Extrait
Le 4 janvier le site l’Express.fr a publié un article dont le titre évocateur : « Patrick Plagiat d’Arvor » accuse l’ancien présentateur du 20h, d’avoir plagié une biographie américaine sur Ernest Hemingway, signée par Peter Griffin. A l’occasion du cinquantième anniversaire de la mort d’Hemingway une biographie écrite par PPDA devait paraitre le 19 janvier. Selon l’Express, l’ouvrage de PPDA Hemingway, la vie jusqu’à l’excès, a repris sur près de cent pages le livre de Griffin, il s’agit pour le journal « d’emprunts », « manifestes, massifs et comme portés par un étonnant sentiment d’impunité. » Afin de prouver le plagiat, l’article de l’Express publie même des extraits des deux œuvres en parallèle.
La première réponse à cette accusation vient de la maison d’édition Arthaud, du livre de PPDA : « le texte imprimé, qui a été diffusé par erreur à la presse en décembre, était une version de travail provisoire. Elle ne correspond pas à la version définitive validée par l’auteur, dont la commercialisation en librairie est prévue fin janvier. Les éditions Arthaud présentent leurs excuses à l’auteur ainsi qu’aux journalistes destinataires de l’ouvrage. »
Le plagiat est en matière de biographie délicat à identifier, puisqu’il est difficile de relater la vie d’un personnage notable de manière différente de ce qui existe déjà, sans en déformer les faits. Il existe en France afin de protéger les œuvres de l’esprit, le droit d’auteur. De nombreuses règles juridiques ont alors pour vocation la protection d’œuvres originales, permettant d’assurer les droits moraux et patrimoniaux des véritables auteurs, et leur ouvrant des actions en justice comme l’action en contrefaçon. L’article L 112-1 du code de la propriété intellectuelle dispose alors : « les dispositions du présent code protègent les droits des auteurs sur toutes les œuvres de l’esprit quels qu’en soient le genre, la forme d’expression, le mérite ou la destination. » L’article L 121-1 du code de la propriété intellectuelle prévoit la protection des droits moraux des auteurs : « l’auteur jouit du droit au respect de son nom, de sa qualité et de son œuvre. »

Enregistrements

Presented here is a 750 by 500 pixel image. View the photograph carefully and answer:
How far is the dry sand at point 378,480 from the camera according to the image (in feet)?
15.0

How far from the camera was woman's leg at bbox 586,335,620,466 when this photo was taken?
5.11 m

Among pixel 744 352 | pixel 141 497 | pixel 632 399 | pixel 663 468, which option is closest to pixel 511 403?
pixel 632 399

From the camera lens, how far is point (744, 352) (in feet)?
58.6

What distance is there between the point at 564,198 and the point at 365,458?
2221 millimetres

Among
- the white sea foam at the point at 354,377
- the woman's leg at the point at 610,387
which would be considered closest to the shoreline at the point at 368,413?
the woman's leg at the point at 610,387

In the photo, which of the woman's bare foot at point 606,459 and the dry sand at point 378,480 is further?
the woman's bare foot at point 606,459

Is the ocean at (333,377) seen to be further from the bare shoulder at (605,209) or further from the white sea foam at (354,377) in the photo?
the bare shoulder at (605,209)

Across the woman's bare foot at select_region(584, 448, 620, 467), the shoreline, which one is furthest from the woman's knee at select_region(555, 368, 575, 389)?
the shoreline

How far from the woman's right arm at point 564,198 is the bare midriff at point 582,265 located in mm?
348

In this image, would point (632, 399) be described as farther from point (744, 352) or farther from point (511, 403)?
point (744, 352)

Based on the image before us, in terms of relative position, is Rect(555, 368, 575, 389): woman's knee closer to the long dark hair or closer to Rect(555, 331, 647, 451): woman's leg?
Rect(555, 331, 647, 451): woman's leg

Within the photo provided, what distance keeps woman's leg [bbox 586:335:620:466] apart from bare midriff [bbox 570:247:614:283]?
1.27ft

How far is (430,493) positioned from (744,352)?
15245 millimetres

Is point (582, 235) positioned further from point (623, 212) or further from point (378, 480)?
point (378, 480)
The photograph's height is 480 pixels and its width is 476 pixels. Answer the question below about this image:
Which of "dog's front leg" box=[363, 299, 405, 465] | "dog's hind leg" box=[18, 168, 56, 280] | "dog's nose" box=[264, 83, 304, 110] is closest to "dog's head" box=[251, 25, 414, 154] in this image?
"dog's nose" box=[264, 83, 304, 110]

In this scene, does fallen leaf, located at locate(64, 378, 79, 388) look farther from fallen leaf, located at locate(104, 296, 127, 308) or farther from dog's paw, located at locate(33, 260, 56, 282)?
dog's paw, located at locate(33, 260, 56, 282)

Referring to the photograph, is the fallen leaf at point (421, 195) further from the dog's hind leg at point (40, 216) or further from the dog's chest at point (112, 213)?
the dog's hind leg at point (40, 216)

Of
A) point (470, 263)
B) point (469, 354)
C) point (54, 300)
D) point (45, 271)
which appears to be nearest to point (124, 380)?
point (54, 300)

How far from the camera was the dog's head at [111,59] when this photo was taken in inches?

Consigne
Rédigez la suite de l'extrait sur l'accusation de plagiat visant PPDA, en commençant juste après sa dernière phrase.

Résultat
PPDA va alors se baser sur l’utilisation des faits de la vie d’Hemingway pour sa défense dans l’Express : « J’ai passé un an et demi à écrire ce livre et trouve très désobligeant ce soupçon de plagiat. Je me suis naturellement documenté auprès des nombreuses biographies existantes, au nombre desquelles celle de Griffin me semble la meilleure sur le jeune Hemingway. Mais je n’allais pas lui réinventer une vie !” Pour le journal accusateur cet argument n’est pas valable. Il relève de plus que l’œuvre de PPDA est écrite à « l’américaine ». PPDA a également assuré sa défense par un communiqué adressé à l’AFP : « Je suis sidéré par ce que j’ai pu lire ou entendre depuis quarante-huit heures. Je suis soupçonné de plagiat pour mon prochain livre, qui ne sortira en librairie que fin janvier, sur la base d’une version qui n’est pas la bonne, ni la définitive. » Or il est possible de s’interroger sur la véracité de cette affirmation, sur le fait que la version de l’œuvre n’était pas la version définitive, puisque celle-ci avait une couverture cartonnée, des codes barres et une dédicace de PPDA.
L’Express s’appuie sur un autre argument pour avancer le plagiat, il remarque que l’œuvre de Griffin est simplement mentionnée parmi une centaine d’autres références. A cela PPDA répondra : « Contrairement à ce qu’ont affirmé certains, je l’ai cité dix-huit fois dans les notes figurant à la fin de la version provisoire incriminée. Cela eût été une étrange de façon de procéder si j’avais réellement voulu occulter l’existence de ce livre. » Cependant, dans la première version et la version définitive, une différence notable apparait puisque le livre de Griffin est cité dans la bibliographie de la seconde version. De plus, de nombreuses pages considérées comme plagiées, concernant la jeunesse d’Hemingway ont été supprimées dans la deuxième version, mais il est du ressort de la volonté de PPDA de faire ce choix, il précise d’ailleurs que c’est « une vision très personnelle » de la vie d’Hemingway.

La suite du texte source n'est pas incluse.